Ben Ohara, narrator of David Mura's debut novel, Famous Suicides of the Japanese Empire (Coffeehouse Books, 469 pages, $12.95), grows up as a boy who, hearth and heart, is stuck halfway between his hard-knocks home neighborhood in Chicago and an Imperial Japan buried two generations back. This of course mirrors many millions of lives and stories in what is, after all—still only about 200 years since its official inception—a country of immigrants. The character's name is a sly nod to this; but for a spare apostrophe, the name could have been not Japanese but second-generation Irish, another nationality that had a rough go at being accepted in the New World.
Ohara, as an adult, has become an "itinerant" (i.e., untenured) historian, would-be author of a perpetually unfinished tome that bears the title of the novel. The story of Ohara's childhood takes the form of a remembrance, his effort to redeem his father's own suicide and brother's willful disappearance by means of revisiting and re-enacting his and their lives.
If this framing is at first a little awkward, the story of Ben's ill-at-ease juvie years too familiar, it is perhaps because Mura, an accomplished poet and memoirist, is at first holding his gifts too much in check. It is as if he is worried about being understood. Accordingly, his book contains a few too many nods to the readers, a few too many self-consciously helpful sidebars about our country's shameful treatment of Japanese immigrants in the past century. Nonetheless, it is the least easily assimilated part of the novel—the near-metaphysical, scattershot anger of Ben's overbright, once virtuous and fearful brother Tommy—that takes on most compellingly the aspect of real, large-as-life-could-be humanity, in all its ecstasy and terribly vital disappointment. That is to say, Mura seems to find his true home in the things that cannot be known or had.

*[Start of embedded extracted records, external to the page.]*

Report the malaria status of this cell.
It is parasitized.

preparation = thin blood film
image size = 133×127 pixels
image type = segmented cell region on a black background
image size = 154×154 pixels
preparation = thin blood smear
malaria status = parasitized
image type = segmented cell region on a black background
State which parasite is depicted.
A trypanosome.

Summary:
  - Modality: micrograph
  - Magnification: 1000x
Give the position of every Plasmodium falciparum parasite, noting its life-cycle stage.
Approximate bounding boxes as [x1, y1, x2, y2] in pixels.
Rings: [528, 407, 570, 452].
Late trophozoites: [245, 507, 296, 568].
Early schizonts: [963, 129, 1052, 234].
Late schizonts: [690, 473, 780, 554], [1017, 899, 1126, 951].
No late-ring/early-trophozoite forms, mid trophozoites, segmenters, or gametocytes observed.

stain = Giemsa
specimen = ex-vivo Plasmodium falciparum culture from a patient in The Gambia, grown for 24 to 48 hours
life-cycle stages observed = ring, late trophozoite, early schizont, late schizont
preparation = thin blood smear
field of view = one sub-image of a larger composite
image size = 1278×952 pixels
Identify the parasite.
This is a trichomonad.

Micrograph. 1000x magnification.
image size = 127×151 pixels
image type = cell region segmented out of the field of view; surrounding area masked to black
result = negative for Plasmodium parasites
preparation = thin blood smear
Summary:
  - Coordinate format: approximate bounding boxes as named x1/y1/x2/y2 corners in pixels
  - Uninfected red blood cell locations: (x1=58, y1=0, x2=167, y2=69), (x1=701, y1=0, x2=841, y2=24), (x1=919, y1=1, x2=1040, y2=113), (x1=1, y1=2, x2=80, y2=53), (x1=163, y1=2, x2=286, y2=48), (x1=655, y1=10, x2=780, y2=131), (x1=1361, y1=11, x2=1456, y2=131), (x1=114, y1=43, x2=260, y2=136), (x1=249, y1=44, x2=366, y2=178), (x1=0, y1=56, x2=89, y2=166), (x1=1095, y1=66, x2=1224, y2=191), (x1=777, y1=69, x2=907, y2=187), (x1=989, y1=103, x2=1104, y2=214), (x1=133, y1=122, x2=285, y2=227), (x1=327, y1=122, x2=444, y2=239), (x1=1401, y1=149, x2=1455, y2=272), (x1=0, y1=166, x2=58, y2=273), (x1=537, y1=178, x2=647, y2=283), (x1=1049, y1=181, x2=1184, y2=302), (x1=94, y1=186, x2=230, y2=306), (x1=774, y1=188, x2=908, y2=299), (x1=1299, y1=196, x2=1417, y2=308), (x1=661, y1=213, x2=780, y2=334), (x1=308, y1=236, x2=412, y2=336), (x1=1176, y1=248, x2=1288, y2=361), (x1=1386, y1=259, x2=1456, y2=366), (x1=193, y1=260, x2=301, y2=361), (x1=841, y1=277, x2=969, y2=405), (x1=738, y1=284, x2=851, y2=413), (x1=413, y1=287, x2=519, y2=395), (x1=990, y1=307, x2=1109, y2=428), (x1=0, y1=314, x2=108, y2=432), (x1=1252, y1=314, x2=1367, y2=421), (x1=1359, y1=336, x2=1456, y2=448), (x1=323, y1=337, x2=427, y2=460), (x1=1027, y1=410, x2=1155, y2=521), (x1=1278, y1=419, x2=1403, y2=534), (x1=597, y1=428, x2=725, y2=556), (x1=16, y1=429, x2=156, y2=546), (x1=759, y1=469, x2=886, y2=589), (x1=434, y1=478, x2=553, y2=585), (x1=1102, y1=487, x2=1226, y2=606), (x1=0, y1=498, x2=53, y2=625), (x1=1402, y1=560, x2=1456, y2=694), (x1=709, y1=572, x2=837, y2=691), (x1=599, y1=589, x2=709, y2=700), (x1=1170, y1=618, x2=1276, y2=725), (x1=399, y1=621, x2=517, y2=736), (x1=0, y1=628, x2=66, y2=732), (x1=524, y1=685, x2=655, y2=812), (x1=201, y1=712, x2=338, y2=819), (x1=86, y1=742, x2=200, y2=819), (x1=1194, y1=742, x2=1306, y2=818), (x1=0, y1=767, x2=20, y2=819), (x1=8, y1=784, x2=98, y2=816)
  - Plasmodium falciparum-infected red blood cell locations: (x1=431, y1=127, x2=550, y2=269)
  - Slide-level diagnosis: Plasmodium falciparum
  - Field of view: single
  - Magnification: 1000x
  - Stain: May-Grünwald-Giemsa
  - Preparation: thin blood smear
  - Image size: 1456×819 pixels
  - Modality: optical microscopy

So while Ben may or may not find his redemption, the novel itself eventually does find a powerful adult voice that turns the narrator's occasional scholarly excerpts on ancient suicides into a form of the obsessive letter-writing of Saul Bellow's Herzog: a call out into the void. Although, in this case it is not a cry of impotent anger against indignity but rather an elegiac meditation on absence.
Mura's book takes as its epigraph Walter Benjamin's oft-repeated statement that history is a tale told by the victors, but the novel shows up this line as a lie. History belongs not to the winners but to the writers and the survivors, who never really win. All they can ever do is attempt to recover what's been lost.